The FOMC has quickly overcome its internal divisions on whether or not to purchase government bonds. The need to engineer a decline in the cost of credit, notably in the mortgage market, has tilted the balance: the press release noted that direct purchases of USTs are meant “… to help improve conditions in private credit markets”. Longer-term bond yields had moved up significantly since the December lows, pushing up the cost of mortgage financing and thereby potentially undermining efforts to stabilize the housing market. The Fed therefore decided it was time to step in to counterbalance concerns raised by the massive increase in the government’s borrowing requirement. The Fed was probably also encouraged by the strong impact of a similar announcement by the Bank of England last week, which quickly lobbed 70 bp off Gilt yields.

The massive USD 750 bn increase in planned purchases of MBS is also a powerful reminder that the Fed means business, and is determined to expand its balance sheet to the extent necessary to allow the economy to stabilize and gradually recover. The possible extension in the scope of the TALF is also potentially explosive. The Term Asset-Backed Securities Loan Facility has been designed to provide up to USD 1 tn in loans to private investors to finance purchases of securities backed by newly originated car loans, student loans and mortgages.
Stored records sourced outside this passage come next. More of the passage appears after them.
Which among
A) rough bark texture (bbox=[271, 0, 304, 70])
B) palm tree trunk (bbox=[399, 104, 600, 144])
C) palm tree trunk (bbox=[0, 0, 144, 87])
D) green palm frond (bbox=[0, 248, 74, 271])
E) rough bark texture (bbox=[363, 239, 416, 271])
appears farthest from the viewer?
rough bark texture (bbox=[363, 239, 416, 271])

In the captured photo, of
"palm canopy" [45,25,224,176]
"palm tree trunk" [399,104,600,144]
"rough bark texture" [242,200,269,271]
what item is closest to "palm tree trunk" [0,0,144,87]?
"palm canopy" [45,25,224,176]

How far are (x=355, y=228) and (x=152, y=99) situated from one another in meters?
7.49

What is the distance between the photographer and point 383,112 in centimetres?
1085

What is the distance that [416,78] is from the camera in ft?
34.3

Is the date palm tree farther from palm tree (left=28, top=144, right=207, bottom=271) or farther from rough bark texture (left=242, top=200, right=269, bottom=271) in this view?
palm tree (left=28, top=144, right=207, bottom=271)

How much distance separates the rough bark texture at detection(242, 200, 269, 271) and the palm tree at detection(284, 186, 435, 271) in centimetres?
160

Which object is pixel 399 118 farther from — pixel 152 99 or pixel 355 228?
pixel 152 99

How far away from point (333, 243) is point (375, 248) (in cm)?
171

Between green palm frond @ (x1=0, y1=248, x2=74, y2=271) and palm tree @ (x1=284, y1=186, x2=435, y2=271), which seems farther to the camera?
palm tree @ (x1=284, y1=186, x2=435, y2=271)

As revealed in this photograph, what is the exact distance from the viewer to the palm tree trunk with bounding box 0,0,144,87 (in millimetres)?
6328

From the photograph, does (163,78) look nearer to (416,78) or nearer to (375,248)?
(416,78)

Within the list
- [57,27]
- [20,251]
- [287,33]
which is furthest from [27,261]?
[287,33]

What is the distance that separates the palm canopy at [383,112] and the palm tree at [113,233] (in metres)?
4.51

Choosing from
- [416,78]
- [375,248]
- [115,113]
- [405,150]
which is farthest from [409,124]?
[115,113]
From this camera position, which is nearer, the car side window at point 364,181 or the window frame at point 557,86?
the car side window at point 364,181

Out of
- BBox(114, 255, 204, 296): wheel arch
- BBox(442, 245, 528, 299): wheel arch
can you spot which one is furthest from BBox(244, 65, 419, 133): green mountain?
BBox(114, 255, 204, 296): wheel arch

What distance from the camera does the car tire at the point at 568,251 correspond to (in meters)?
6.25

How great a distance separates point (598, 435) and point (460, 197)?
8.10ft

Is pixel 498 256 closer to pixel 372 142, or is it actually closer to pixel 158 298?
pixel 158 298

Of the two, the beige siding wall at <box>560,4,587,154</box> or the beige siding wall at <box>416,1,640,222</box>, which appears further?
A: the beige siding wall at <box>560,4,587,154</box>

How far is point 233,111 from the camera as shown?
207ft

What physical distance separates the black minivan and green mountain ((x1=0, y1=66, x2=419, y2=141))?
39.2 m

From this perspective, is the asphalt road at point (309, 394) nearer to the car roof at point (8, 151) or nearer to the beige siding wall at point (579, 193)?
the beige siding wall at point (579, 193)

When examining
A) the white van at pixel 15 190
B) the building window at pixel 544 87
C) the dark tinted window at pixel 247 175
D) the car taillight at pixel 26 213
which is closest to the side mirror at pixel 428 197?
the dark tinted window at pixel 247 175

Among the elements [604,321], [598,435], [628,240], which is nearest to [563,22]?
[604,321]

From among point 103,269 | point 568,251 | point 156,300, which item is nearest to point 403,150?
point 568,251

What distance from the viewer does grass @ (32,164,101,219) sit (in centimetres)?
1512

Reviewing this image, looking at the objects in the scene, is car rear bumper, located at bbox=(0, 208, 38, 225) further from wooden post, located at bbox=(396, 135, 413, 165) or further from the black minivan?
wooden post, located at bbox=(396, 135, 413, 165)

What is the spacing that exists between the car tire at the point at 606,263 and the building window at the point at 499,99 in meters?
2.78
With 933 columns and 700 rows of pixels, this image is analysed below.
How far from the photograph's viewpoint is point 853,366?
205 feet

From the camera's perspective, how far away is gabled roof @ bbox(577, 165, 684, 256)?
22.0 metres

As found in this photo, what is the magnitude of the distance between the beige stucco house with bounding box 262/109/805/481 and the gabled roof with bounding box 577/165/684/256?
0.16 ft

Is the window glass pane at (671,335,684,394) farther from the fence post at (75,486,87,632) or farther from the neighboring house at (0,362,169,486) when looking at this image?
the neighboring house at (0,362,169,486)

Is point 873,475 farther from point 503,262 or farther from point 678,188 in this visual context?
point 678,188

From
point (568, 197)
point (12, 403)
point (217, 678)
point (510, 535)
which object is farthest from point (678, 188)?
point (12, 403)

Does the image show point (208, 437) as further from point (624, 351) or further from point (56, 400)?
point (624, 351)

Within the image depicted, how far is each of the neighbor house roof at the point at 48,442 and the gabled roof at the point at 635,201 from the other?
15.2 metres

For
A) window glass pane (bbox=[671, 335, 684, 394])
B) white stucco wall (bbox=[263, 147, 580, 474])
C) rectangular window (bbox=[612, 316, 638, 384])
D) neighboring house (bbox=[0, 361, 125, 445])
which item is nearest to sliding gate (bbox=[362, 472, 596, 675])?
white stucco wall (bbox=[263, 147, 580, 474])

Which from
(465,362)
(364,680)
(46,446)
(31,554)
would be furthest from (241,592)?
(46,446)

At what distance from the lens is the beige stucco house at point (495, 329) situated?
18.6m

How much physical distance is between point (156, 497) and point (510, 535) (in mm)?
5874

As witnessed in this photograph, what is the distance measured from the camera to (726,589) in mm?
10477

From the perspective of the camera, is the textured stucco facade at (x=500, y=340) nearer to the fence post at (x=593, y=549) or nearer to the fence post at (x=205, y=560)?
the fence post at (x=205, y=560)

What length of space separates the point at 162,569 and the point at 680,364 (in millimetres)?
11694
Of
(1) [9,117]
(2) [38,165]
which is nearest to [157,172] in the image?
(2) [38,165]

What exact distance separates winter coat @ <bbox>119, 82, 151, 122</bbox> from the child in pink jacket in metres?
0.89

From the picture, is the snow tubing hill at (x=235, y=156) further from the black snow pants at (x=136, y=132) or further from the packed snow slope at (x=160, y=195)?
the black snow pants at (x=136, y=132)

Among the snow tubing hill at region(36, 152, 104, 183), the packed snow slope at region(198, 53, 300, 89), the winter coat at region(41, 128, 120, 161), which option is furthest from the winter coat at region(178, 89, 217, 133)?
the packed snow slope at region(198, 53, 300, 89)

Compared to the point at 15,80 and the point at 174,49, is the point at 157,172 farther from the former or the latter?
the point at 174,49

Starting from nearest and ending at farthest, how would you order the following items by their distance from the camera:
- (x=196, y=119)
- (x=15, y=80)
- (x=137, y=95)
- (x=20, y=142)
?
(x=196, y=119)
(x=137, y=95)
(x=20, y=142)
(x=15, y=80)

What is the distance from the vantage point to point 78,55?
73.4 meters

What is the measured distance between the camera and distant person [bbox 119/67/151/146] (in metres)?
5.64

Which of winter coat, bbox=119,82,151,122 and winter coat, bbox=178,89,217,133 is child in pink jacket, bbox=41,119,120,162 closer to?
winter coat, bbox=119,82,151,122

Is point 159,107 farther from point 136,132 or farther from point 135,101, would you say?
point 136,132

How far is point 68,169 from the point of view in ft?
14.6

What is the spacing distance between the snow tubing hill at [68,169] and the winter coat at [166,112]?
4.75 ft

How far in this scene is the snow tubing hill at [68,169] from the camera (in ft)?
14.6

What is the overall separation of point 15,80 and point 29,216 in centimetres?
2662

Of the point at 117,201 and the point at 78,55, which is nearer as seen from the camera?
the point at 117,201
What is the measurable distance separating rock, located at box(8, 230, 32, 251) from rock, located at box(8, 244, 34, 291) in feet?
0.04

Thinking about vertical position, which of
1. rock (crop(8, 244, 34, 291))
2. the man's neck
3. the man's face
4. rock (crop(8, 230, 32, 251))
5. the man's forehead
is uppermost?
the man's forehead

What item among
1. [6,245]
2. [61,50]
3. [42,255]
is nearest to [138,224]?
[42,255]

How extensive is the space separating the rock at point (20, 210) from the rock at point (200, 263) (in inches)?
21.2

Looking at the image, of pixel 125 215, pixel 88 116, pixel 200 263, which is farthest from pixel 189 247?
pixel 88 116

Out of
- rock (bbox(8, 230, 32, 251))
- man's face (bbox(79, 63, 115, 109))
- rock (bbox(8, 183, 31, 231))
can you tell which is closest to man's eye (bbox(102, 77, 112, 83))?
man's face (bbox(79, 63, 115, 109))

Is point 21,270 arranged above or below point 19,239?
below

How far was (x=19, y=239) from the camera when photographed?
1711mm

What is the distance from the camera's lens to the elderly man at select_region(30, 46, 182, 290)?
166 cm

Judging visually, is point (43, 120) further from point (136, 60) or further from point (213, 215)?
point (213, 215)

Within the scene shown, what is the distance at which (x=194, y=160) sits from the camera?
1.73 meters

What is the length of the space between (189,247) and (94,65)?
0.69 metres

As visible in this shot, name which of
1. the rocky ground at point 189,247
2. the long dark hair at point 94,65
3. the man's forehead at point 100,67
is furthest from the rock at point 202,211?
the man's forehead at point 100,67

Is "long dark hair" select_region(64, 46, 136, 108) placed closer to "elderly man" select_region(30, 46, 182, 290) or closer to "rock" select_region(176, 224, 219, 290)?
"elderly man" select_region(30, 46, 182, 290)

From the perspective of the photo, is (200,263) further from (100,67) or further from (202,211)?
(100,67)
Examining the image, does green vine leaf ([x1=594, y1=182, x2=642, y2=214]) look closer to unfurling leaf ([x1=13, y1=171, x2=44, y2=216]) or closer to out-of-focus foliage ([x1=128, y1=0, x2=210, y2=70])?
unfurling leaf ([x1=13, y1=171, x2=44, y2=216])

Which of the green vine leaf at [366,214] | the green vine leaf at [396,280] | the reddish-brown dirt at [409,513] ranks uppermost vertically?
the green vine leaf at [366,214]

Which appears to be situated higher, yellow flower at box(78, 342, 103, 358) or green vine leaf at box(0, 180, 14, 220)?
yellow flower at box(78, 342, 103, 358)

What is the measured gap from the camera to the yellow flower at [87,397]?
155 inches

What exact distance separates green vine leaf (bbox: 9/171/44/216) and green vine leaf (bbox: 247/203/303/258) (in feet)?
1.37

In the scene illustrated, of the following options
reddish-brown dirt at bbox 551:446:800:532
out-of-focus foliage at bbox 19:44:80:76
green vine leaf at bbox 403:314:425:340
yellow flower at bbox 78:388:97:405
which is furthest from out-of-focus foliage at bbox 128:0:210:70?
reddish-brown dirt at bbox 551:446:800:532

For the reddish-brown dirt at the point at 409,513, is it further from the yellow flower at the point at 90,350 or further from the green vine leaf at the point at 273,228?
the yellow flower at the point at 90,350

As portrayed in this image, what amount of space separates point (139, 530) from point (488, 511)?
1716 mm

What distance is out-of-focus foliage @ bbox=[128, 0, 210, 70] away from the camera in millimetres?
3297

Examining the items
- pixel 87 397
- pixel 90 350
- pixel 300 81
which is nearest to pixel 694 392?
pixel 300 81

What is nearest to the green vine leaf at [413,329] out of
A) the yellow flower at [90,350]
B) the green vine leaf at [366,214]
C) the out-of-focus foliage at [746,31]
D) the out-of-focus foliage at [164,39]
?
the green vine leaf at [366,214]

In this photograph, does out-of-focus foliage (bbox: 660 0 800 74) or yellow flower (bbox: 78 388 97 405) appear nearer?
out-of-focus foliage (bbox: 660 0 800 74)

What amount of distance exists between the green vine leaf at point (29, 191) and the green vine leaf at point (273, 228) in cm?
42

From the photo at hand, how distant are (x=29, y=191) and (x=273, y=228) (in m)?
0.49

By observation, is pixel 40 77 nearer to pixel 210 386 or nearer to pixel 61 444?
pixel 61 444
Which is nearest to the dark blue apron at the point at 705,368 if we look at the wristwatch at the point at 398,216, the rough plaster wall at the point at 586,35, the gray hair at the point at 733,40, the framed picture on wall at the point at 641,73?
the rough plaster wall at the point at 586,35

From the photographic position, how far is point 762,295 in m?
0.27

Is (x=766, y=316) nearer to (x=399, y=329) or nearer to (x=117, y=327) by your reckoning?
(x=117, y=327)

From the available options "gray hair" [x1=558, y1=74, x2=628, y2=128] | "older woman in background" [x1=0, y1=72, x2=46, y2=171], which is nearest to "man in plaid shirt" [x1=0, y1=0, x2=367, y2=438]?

Extending it to finance purchases of existing illiquid securities could give a crucial boost to the Administration’s efforts to gradually get toxic assets off banks’ balance sheets. It could therefore provide a powerful complement to the public-private investment funds which the Treasury is preparing to launch.

Fed Chairman Bernanke is literally putting his money (in the form of the Fed’s balance sheet) where his mouth was seven years ago, when he argued forcefully that the Fed could prevent deflation by unorthodox monetary policy measures. Moreover, going in with all guns blazing, the Fed is also buying precious time for a Treasury that has proved slower off the mark than the markets had hoped for. The Fed’s move puts further pressure on the ECB, but I think it is very unlikely that next week the ECB will follow the Fed and BoE in deploying traditional quantitative easing measures. The most likely scenario for next week is still one last 50 bp cut in the refi rate, driving market rates effectively to zero, and buying more time to figure out how to implement Quantitative Easing in the more complex eurozone setup. But the Fed’s move this week reinforces the sense that the dramatic worsening of the macro outlook, reflected also by the latest ECB’s forecasts, requires an important further policy effort.